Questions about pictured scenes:

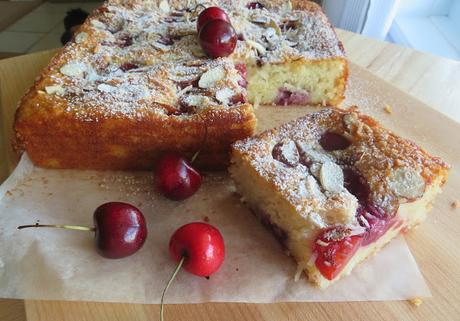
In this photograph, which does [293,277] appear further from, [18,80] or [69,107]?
[18,80]

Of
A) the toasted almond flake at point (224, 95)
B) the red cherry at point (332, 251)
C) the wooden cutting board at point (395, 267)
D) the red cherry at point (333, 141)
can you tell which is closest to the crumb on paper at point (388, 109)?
the wooden cutting board at point (395, 267)

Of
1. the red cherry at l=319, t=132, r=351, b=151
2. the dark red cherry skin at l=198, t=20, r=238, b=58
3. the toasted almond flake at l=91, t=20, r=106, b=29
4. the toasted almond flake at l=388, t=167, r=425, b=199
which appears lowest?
the red cherry at l=319, t=132, r=351, b=151

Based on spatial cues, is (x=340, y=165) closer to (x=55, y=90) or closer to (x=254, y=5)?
(x=55, y=90)

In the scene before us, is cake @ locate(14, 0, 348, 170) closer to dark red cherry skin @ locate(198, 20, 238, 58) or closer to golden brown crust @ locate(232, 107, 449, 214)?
dark red cherry skin @ locate(198, 20, 238, 58)

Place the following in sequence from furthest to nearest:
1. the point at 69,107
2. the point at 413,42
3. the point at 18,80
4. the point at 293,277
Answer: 1. the point at 413,42
2. the point at 18,80
3. the point at 69,107
4. the point at 293,277

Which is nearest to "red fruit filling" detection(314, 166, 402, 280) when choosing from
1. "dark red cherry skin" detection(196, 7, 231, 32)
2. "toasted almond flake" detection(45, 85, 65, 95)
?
"dark red cherry skin" detection(196, 7, 231, 32)

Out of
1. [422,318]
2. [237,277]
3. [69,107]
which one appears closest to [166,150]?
[69,107]
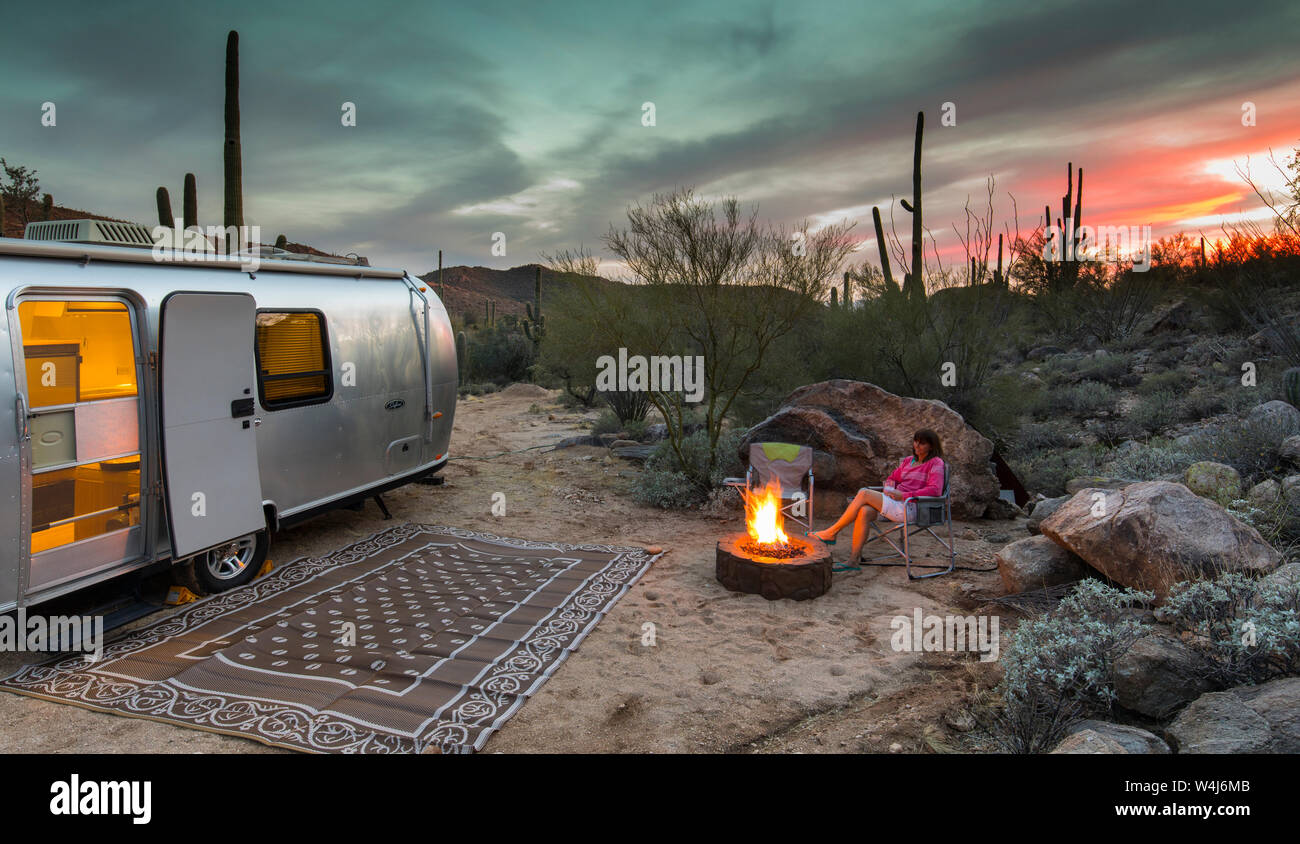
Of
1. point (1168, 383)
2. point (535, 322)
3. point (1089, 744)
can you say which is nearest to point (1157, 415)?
point (1168, 383)

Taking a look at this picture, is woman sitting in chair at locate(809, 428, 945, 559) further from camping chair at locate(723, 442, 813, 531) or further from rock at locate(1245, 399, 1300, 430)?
rock at locate(1245, 399, 1300, 430)

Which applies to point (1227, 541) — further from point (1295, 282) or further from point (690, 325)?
point (1295, 282)

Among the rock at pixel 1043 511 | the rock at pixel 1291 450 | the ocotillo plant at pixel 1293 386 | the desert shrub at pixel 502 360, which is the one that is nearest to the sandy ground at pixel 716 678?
the rock at pixel 1043 511

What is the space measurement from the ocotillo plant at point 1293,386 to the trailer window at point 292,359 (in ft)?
32.5

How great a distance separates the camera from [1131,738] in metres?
2.71

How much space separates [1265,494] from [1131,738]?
3904 mm

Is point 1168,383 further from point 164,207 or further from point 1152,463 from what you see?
point 164,207

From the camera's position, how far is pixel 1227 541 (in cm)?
411

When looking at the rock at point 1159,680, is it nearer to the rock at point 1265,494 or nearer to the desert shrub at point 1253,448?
the rock at point 1265,494

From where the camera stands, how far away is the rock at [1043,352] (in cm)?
1941

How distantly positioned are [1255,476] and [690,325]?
555 centimetres

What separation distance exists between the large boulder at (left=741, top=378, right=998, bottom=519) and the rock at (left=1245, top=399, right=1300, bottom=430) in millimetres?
2416

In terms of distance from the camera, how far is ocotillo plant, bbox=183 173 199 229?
921cm
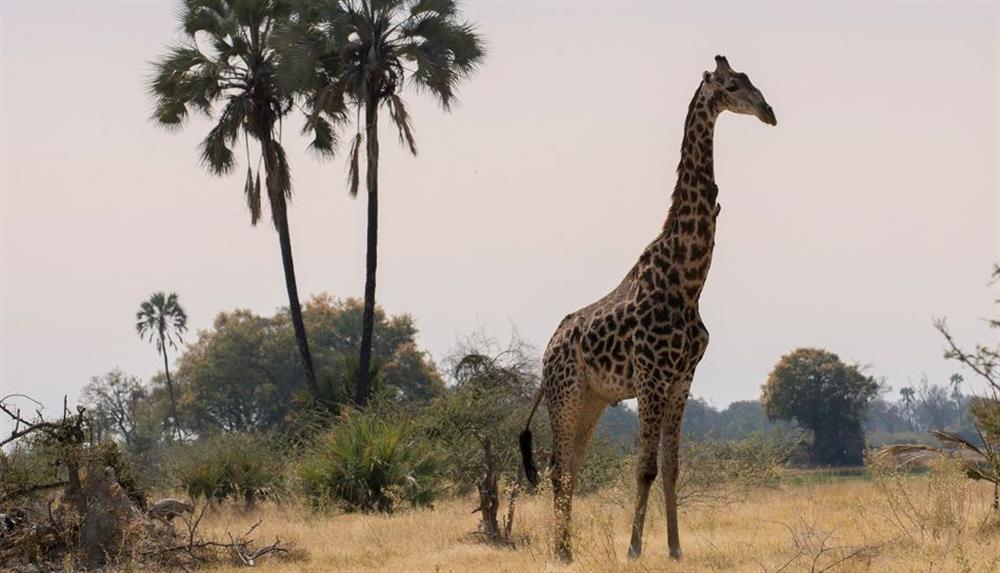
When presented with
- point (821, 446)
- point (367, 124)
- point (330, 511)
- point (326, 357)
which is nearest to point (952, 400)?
point (821, 446)

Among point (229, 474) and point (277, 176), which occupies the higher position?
point (277, 176)

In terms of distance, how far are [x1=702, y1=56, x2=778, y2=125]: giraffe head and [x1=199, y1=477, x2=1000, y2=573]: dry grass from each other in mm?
3610

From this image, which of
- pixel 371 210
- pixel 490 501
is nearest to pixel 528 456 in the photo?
pixel 490 501

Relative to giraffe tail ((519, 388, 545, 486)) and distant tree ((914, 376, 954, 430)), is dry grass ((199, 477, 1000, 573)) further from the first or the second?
distant tree ((914, 376, 954, 430))

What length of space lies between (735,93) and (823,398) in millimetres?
57643

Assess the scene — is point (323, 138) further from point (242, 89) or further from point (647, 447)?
point (647, 447)

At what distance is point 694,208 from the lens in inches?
508

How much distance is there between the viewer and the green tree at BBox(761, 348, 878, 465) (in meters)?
65.7

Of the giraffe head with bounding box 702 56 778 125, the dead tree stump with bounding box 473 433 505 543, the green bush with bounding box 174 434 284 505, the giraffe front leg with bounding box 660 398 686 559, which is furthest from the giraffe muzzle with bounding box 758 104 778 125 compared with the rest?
the green bush with bounding box 174 434 284 505

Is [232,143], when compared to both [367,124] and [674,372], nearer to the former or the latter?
[367,124]

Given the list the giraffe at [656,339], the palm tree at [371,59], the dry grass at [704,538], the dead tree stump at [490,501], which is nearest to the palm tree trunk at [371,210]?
the palm tree at [371,59]

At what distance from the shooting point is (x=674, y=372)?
12414 mm

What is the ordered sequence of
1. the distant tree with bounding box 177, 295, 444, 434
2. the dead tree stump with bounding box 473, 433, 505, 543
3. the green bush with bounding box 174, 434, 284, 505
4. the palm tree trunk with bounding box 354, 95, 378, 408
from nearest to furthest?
the dead tree stump with bounding box 473, 433, 505, 543 → the green bush with bounding box 174, 434, 284, 505 → the palm tree trunk with bounding box 354, 95, 378, 408 → the distant tree with bounding box 177, 295, 444, 434

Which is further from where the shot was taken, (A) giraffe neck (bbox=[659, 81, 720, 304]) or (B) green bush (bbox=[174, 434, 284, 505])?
(B) green bush (bbox=[174, 434, 284, 505])
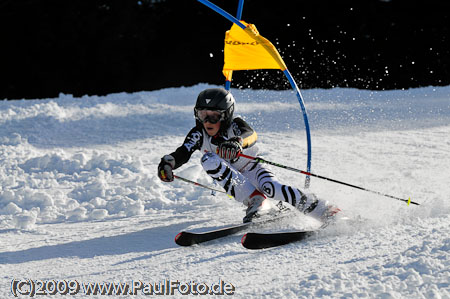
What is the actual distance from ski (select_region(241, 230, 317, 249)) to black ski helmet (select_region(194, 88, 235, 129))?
956 mm

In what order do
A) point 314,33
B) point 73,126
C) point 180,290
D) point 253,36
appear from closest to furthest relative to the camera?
point 180,290 → point 253,36 → point 73,126 → point 314,33

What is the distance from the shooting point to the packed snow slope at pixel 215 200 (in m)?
2.69

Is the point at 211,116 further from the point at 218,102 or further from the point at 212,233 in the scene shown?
the point at 212,233

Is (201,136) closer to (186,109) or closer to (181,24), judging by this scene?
(186,109)

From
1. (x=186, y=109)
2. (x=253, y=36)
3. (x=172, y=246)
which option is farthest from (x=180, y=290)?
(x=186, y=109)

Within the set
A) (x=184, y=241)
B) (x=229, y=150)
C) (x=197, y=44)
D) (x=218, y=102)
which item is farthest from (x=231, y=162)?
(x=197, y=44)

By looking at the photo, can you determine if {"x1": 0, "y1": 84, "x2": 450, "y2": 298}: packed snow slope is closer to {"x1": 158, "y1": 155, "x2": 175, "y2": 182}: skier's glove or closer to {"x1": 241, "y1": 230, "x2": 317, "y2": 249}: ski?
{"x1": 241, "y1": 230, "x2": 317, "y2": 249}: ski

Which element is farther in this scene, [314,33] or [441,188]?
[314,33]

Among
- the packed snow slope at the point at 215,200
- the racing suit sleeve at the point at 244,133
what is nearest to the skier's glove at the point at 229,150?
the racing suit sleeve at the point at 244,133

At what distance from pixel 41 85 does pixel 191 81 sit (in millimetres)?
3975

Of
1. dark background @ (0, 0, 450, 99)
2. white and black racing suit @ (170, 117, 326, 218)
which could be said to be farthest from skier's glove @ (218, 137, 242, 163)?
dark background @ (0, 0, 450, 99)

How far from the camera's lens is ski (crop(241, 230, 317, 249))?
311 cm

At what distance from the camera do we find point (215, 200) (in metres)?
4.42

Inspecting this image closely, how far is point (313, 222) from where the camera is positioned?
12.2ft
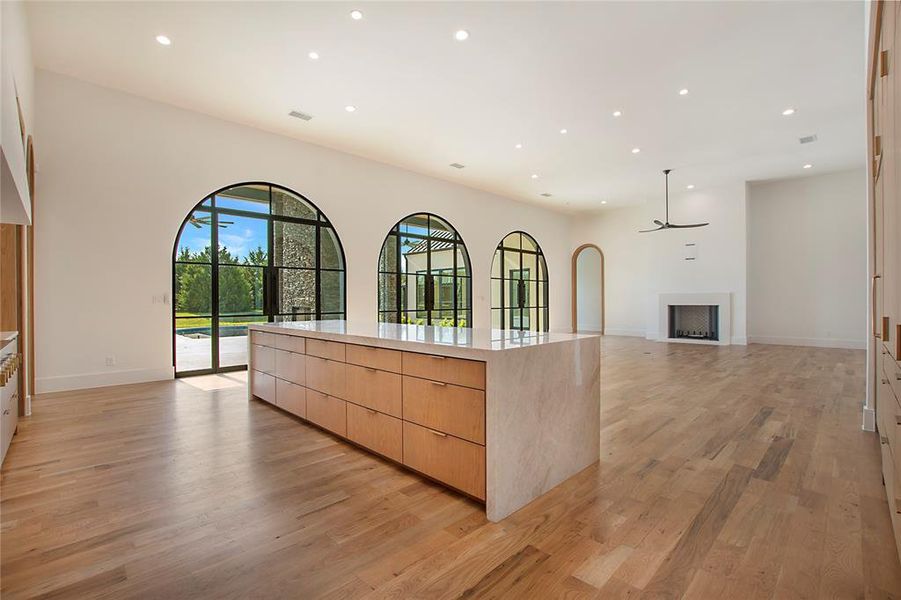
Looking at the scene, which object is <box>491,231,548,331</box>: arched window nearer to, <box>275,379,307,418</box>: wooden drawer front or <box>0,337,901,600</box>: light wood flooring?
<box>275,379,307,418</box>: wooden drawer front

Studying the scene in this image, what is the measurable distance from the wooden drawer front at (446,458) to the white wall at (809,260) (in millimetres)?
10081

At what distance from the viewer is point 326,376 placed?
10.4 ft

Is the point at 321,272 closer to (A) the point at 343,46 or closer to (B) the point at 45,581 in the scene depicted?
(A) the point at 343,46

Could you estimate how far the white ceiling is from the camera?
12.4 feet

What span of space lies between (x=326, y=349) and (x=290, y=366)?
726 mm

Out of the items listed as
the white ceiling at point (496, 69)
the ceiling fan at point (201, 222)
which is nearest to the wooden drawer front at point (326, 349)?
the white ceiling at point (496, 69)

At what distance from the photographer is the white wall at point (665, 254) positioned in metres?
9.41

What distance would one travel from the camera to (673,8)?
3664 millimetres

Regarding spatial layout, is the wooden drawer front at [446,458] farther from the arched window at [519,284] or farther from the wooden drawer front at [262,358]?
the arched window at [519,284]

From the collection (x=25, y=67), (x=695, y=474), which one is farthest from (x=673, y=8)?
(x=25, y=67)

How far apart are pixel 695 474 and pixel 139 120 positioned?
6.90m

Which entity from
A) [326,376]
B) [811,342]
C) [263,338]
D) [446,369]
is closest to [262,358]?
[263,338]

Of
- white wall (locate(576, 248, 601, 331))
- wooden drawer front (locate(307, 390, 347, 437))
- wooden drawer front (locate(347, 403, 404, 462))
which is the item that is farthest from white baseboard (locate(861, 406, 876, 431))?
white wall (locate(576, 248, 601, 331))

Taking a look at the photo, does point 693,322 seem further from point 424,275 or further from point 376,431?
point 376,431
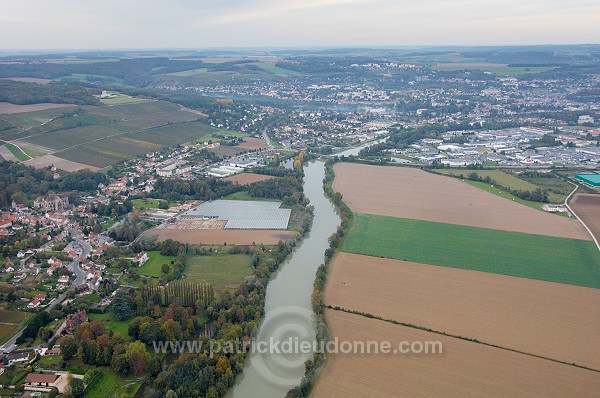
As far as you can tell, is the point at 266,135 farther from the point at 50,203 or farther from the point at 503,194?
the point at 503,194

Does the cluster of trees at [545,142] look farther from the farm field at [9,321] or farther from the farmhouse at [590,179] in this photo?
the farm field at [9,321]

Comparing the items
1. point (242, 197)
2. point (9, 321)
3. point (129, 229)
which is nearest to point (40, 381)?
point (9, 321)

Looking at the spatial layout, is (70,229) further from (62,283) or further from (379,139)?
(379,139)

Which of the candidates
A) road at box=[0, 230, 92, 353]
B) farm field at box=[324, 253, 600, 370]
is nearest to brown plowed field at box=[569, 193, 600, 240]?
farm field at box=[324, 253, 600, 370]

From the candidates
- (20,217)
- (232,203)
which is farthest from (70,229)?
(232,203)

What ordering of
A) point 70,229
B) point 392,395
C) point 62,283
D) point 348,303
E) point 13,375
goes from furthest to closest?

▸ **WHAT THE TASK REQUIRES**:
Rewrite the listing from the line with "From the candidates" through the end, changing "closest" to "nearest" and leaving every other word as it is.

▸ **SOLUTION BELOW**:
From the candidates
- (20,217)
- (232,203)
which is farthest from (70,229)?
(232,203)

What ordering of
A) point 70,229
B) point 392,395
C) point 62,283
D) point 348,303
E) point 13,375
goes from furthest to nearest?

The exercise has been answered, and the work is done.